MB-27 * PATHWAY ANALYSIS OF A HUMAN NEURAL STEM CELL MODEL OF AGGRESSIVE MEDULLOBLASTOMA REVEALS CKD INBHIBITION AS A POTENTIAL THERAPEUTIC MODALITY

Abstract

Medulloblastoma, the most common malignant brain tumor in children, is divided into multiple subgroups with different associated mutations and clinical prognoses. To facilitate studying the biology and developing new therapeutic options, we created a model of aggressive medulloblastoma using human neural stem cells. Neural stem cells were obtained from the cerebellar anlage of first trimester fetal autopsy specimens and transfected using lentiviral vectors with different combinations of oncogenes associated with poor prognosis medulloblastoma: dominant-negative p53, hTERT, c-MYC, and constitutively active AKT. Cerebellar derived stem cells transformed with all four oncogenes formed fast growing, aggressive tumors that were histologically similar to primary anaplastic medulloblastoma tumors. We compared the expression profile of primary medulloblastoma tumors to our model, and confirmed that our model most closely matches the most aggressive and clinically devastating subgroup of medulloblastoma. The expression profile of our model was compared with a drug sensitivity database to identify therapeutic agents that could target our model.
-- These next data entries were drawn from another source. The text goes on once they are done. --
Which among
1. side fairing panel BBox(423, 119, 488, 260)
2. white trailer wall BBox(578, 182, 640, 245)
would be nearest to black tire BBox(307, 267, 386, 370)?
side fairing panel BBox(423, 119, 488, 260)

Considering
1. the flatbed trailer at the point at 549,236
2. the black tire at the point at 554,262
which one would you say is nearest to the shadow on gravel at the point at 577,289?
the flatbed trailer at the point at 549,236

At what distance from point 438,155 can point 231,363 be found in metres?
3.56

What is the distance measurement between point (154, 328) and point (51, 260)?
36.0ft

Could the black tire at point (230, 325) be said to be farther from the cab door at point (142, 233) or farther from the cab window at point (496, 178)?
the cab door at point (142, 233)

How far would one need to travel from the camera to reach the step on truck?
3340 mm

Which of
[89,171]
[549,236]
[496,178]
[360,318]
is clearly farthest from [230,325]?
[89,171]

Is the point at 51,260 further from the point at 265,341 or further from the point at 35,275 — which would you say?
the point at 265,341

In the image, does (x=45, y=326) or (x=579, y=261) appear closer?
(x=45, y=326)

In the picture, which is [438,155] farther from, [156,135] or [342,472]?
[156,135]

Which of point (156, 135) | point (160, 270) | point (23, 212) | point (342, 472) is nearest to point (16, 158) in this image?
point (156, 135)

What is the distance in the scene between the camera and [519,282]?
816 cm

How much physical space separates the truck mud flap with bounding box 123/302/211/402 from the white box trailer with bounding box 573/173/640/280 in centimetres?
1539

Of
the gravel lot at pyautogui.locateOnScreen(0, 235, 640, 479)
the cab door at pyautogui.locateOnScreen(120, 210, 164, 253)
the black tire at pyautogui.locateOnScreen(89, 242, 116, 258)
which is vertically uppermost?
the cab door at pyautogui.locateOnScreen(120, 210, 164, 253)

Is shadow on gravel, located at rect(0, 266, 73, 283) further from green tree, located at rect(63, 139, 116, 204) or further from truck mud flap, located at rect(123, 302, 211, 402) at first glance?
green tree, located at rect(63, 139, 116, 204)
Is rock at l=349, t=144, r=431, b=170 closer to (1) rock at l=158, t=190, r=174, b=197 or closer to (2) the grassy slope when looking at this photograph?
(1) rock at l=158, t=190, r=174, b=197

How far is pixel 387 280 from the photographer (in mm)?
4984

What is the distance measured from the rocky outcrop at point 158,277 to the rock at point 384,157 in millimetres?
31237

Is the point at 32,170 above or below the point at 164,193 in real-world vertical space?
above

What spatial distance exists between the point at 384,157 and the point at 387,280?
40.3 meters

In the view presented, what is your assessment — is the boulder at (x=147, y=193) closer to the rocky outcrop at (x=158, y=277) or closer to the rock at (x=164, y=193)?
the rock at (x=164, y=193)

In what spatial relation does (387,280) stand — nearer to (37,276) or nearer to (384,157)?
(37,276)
One class of drugs identified was cyclin-dependent kinase inhibitors. Because MYC also regulates the expression of CDKs 4/6, we hypothesized that flavopiridol (alvocidib), a cyclin dependent kinase inhibitor currently in clinical trials for a variety of tumor types would be effective against MYC-driven medulloblastoma. Our model and the medulloblastoma cell lines D425Med and D283Med were sensitive to treatment with flavopiridol. The IC50 of flavopiridol was less than 50nM for all cell lines tested. Flavopiridol decreased the growth and proliferation of both cell lines and our neurosphere model as measured by MTS assay and BrdU incorporation (p < 0.001)). Flavopiridol also included apoptosis as determined by staining for cleaved caspase-3 and flow cytometry (p < 0.01). The data shown here demonstrate that our human neurosphere model of medulloblastoma can facilitate the identification of agents with therapeutic efficacy against aggressive medulloblastoma.